The most exciting part of this paper is finding the specific "wiring" in the brain that causes this. The researchers found a direct line between two specific areas:

  1. The Anterior Cingulate Cortex (ACC): Think of this as the brain's "Worry Manager." It's the part that processes fear, anxiety, and social cues. It's where the mouse thinks, "Oh no, I'm in the pain room," or "Oh no, my friend is hurting."
  2. The Lateral Periaqueductal Gray (lPAG): Think of this as the brain's "Pain Volume Knob." It's a deep structure that controls how loud or quiet pain signals feel.

The Analogy:
Imagine your brain is a home theater system.

  • The ACC is the person sitting in the control booth who sees a scary movie trailer (the expectation of pain).
  • The lPAG is the massive speaker system.
  • CCK is the specific cable connecting the booth to the speakers.

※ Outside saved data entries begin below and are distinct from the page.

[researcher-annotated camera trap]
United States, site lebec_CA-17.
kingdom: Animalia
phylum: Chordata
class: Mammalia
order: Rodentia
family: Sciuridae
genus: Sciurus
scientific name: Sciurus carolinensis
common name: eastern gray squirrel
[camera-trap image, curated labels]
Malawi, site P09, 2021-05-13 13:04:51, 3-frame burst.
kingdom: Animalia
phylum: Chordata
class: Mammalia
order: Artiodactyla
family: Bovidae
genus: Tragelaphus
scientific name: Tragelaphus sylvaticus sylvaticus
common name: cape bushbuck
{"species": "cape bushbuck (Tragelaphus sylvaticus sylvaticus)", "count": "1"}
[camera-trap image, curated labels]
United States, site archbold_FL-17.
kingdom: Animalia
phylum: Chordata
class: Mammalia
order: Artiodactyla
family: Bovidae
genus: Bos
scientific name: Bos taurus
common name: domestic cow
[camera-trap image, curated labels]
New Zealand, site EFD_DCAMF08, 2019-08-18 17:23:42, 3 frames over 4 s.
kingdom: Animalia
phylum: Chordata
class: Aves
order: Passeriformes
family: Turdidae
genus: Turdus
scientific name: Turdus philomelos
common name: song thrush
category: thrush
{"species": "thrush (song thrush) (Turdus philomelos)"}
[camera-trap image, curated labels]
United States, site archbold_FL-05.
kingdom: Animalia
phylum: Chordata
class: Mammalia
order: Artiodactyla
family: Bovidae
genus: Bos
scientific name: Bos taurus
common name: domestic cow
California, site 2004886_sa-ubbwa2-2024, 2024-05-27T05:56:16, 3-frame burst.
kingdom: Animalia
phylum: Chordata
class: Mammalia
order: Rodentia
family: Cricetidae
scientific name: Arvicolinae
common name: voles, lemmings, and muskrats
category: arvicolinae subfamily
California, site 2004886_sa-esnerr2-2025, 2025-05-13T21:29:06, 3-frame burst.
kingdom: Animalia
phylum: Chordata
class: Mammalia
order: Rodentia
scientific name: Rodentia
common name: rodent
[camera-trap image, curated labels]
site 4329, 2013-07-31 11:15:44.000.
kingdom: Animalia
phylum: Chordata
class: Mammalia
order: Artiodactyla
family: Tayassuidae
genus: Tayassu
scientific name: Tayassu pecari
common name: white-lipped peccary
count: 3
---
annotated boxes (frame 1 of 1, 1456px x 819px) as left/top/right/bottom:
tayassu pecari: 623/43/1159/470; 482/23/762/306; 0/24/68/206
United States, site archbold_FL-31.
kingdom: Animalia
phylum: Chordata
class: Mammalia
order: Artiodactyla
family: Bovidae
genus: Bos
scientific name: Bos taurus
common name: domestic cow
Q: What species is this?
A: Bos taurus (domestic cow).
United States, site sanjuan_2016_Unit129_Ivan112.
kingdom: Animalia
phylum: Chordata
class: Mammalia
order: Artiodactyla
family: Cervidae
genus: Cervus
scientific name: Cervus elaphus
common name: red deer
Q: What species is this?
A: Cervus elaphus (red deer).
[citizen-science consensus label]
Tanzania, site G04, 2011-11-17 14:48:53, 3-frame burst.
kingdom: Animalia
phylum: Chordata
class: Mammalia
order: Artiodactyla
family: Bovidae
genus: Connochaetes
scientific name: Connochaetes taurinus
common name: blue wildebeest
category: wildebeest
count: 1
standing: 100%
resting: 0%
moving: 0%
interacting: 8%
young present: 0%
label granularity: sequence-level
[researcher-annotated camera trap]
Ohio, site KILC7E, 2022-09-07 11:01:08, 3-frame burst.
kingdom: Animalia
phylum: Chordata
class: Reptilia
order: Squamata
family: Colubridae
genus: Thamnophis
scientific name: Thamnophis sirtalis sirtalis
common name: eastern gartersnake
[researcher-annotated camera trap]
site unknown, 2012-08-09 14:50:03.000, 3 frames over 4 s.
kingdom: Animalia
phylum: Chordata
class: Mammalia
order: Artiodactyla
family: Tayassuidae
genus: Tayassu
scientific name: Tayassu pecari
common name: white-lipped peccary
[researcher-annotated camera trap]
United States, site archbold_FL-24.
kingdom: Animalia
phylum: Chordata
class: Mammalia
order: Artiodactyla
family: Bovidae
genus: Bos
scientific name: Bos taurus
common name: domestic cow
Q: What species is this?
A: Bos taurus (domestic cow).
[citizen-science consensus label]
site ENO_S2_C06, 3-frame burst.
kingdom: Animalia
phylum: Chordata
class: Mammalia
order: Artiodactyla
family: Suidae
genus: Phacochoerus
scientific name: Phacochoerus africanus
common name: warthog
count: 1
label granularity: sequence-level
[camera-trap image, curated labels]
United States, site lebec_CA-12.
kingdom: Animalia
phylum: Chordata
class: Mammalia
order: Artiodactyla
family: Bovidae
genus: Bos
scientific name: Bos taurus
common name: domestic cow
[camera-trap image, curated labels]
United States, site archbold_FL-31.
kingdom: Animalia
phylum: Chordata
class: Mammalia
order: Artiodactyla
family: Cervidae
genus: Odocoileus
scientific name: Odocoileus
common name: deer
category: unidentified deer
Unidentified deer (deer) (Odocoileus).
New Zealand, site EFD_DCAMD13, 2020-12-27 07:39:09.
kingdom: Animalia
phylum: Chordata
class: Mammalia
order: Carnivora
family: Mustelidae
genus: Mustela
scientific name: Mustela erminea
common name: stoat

When the "Worry Manager" (ACC) sees a threat, it sends a signal down the CCK cable to the Volume Knob (lPAG). This turns the volume up to 11, making a tiny noise (a small pain) sound like a deafening explosion.

How They Proved It

The scientists used high-tech tools to prove this connection:

  • Cutting the Wire: They used a special virus to "silence" the CCK neurons in the Worry Manager. When they did this, the mice stopped feeling the extra pain. The "volume knob" stayed at zero.
  • Turning the Volume Up: They used light (optogenetics) to artificially zap the CCK neurons. Suddenly, the mice felt intense pain even though nothing was hurting them. They had manually turned the volume knob up.
  • The "Worry" vs. "Real Danger" Test: They also tested the mice with a predator smell (like a fox). This causes real, immediate fear. Interestingly, blocking CCK didn't stop the reaction to the fox. This proves that CCK is specifically for expectation-based pain (the "what if" scenario), not for immediate, life-or-death danger.

Why This Matters

This is a huge breakthrough for a few reasons:

  1. It explains the "Mind-Body" link: It shows exactly how a thought (expecting pain) physically changes how your body feels pain.
  2. New Treatments: Since we know this specific "CCK cable" is the culprit, doctors might be able to develop drugs that block just this pathway. This could help people who suffer from chronic pain that gets worse because they are anxious about it, without making them feel numb or sedated.
  3. Social Pain: It proves that pain is contagious. When we see others suffer, our brains literally rewire to feel more pain ourselves, and this study shows the biological mechanism behind that empathy.

In short: Your brain has a specific "pain amplifier" that gets turned on when you are worried or see others in pain. This paper found the exact wire (CCK) that connects your worry center to your pain center, and showed that cutting that wire stops the extra pain.